Supplied records –
*** Begin section ***

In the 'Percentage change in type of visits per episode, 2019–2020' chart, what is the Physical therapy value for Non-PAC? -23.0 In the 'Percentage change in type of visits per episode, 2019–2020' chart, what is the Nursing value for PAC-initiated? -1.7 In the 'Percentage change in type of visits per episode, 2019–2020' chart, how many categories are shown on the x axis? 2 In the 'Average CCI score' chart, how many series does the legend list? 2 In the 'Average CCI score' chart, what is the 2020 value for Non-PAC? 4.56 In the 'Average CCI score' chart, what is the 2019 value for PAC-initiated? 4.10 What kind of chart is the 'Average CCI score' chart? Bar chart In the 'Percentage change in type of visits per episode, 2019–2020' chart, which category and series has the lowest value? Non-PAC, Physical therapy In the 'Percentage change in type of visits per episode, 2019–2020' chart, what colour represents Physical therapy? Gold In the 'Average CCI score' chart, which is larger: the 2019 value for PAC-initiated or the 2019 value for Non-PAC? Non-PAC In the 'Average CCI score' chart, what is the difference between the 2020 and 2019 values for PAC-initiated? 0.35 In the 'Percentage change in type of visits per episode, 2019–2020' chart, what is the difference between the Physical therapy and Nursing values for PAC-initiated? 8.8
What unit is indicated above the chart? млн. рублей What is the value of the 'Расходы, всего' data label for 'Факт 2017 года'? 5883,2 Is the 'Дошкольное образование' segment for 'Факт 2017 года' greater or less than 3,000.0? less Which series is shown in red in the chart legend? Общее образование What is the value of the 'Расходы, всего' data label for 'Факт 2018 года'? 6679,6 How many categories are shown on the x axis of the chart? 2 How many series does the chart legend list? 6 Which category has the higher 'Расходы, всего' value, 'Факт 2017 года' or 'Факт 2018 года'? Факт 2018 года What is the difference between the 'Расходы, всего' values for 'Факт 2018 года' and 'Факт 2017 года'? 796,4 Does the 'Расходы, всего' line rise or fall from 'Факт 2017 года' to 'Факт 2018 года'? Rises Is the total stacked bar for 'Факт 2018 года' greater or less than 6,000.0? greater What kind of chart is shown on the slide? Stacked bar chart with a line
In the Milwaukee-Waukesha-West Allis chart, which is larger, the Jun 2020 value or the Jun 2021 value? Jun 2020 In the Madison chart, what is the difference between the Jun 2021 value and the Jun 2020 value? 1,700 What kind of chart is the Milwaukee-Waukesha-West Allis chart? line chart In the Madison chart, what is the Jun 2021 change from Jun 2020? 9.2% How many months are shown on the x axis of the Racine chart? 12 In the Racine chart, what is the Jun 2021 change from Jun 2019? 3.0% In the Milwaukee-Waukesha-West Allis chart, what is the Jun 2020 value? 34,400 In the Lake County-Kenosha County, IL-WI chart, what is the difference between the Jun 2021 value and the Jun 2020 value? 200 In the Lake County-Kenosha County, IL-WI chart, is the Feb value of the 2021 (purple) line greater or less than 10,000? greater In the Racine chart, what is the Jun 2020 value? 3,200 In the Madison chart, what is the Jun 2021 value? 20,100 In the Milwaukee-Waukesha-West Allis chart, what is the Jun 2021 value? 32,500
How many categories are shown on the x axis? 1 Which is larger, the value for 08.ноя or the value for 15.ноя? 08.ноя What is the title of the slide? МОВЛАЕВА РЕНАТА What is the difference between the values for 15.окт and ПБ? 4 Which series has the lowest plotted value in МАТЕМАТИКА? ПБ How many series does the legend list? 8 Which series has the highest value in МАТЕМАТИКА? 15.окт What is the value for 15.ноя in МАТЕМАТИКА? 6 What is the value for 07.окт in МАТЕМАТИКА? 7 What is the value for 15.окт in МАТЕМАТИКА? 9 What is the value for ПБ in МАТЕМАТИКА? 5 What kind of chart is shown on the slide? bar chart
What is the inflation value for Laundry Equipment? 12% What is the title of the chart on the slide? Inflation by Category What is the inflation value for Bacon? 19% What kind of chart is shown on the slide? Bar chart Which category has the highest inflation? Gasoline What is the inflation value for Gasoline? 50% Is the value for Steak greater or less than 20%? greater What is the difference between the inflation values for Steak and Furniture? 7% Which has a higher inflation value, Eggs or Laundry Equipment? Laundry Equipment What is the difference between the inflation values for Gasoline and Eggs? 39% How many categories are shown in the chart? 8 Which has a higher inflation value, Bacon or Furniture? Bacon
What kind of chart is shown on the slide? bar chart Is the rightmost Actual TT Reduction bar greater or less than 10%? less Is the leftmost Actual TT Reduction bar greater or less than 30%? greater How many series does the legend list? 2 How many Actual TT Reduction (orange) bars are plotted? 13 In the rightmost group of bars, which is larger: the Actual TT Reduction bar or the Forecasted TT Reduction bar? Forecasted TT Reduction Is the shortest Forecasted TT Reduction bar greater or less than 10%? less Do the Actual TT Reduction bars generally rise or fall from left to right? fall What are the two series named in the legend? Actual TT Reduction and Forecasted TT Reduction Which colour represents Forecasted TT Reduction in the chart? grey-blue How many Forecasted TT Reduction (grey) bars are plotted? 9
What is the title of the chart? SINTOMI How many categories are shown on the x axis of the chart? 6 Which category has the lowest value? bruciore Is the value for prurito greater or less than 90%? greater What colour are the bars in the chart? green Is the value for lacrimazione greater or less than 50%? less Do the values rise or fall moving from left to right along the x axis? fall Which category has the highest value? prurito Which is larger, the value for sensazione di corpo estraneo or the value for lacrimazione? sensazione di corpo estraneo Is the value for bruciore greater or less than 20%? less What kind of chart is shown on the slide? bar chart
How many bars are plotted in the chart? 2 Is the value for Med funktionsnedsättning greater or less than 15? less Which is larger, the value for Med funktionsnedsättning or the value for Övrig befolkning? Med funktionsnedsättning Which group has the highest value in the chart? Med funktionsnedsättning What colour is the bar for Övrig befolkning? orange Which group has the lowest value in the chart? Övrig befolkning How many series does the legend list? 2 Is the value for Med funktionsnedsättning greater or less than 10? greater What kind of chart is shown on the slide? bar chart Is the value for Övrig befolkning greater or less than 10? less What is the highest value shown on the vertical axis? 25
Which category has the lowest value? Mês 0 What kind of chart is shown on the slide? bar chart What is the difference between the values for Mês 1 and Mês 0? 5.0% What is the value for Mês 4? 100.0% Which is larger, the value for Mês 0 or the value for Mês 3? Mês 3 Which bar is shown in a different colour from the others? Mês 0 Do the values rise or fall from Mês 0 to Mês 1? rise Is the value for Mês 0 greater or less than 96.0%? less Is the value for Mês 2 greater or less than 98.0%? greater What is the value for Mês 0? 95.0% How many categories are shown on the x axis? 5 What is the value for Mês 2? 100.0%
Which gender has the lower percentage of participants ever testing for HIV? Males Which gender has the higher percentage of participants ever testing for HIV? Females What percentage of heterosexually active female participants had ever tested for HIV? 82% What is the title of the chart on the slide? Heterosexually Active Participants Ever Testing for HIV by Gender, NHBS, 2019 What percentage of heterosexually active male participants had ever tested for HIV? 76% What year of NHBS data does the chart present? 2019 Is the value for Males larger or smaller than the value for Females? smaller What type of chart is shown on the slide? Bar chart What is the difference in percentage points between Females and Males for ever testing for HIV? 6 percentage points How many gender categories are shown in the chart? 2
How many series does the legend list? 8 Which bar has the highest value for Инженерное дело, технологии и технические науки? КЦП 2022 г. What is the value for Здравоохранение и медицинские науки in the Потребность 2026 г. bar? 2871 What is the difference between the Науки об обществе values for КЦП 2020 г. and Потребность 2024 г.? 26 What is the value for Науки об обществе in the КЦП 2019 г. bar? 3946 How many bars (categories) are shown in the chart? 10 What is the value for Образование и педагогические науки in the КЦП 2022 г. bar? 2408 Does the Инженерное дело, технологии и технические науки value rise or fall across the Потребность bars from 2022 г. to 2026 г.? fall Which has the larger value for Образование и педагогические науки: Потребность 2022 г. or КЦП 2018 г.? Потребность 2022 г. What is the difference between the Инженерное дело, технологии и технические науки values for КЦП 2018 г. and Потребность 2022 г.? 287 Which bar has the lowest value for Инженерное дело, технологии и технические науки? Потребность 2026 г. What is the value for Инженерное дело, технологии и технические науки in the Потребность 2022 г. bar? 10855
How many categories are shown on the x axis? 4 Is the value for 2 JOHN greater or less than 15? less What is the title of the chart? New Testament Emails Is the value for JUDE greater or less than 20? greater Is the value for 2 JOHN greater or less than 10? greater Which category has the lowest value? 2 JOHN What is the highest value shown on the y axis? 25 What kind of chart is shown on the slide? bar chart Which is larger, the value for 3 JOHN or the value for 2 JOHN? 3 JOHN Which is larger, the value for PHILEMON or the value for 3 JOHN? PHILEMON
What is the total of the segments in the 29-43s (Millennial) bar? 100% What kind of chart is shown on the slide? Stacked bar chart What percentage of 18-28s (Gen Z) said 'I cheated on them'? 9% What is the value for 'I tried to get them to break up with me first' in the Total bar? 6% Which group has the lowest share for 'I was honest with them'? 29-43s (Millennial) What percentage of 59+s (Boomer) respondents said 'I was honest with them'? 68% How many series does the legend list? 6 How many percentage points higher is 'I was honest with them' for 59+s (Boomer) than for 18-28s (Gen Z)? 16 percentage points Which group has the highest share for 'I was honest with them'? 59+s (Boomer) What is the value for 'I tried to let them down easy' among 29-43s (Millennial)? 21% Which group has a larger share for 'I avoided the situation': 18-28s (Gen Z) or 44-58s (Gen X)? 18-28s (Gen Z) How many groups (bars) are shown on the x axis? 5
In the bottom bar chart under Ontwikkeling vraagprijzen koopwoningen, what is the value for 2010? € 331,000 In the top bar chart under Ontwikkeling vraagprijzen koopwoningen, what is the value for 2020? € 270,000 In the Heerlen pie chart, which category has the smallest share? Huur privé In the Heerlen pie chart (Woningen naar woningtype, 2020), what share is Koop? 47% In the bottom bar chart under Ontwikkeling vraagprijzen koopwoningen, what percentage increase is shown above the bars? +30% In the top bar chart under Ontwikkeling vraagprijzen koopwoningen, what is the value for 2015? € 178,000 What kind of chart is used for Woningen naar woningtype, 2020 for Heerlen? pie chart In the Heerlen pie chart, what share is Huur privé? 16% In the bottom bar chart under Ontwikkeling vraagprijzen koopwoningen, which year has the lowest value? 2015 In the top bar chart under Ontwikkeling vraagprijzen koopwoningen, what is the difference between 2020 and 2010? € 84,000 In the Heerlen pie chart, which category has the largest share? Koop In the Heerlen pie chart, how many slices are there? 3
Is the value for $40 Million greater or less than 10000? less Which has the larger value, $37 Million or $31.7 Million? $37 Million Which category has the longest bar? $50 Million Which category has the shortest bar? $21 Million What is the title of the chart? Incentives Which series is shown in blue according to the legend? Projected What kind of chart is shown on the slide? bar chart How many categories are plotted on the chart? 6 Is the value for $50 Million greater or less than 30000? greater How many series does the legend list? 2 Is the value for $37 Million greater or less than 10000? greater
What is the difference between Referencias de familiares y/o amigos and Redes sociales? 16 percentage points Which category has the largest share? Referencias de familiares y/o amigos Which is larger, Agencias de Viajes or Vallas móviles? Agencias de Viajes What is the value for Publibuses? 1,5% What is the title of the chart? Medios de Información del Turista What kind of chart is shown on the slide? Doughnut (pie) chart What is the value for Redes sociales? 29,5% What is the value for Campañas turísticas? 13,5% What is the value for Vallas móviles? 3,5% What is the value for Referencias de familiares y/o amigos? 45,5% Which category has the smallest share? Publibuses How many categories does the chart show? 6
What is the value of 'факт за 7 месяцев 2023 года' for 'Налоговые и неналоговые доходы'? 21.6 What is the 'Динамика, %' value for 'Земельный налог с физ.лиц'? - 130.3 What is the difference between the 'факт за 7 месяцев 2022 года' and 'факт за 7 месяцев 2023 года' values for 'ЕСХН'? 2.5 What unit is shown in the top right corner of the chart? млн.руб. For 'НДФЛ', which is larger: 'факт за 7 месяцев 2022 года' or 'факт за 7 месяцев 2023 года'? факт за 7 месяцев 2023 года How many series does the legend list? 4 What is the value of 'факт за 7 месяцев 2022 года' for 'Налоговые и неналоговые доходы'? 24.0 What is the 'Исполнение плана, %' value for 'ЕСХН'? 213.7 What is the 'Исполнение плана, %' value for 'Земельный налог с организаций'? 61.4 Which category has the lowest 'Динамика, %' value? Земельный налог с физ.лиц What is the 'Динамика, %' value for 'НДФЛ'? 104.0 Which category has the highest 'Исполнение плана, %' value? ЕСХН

*** End section ***

What is needed –
Please count the lines in the material above that contain the word "tested" and reply with only that number.

Your solution –
1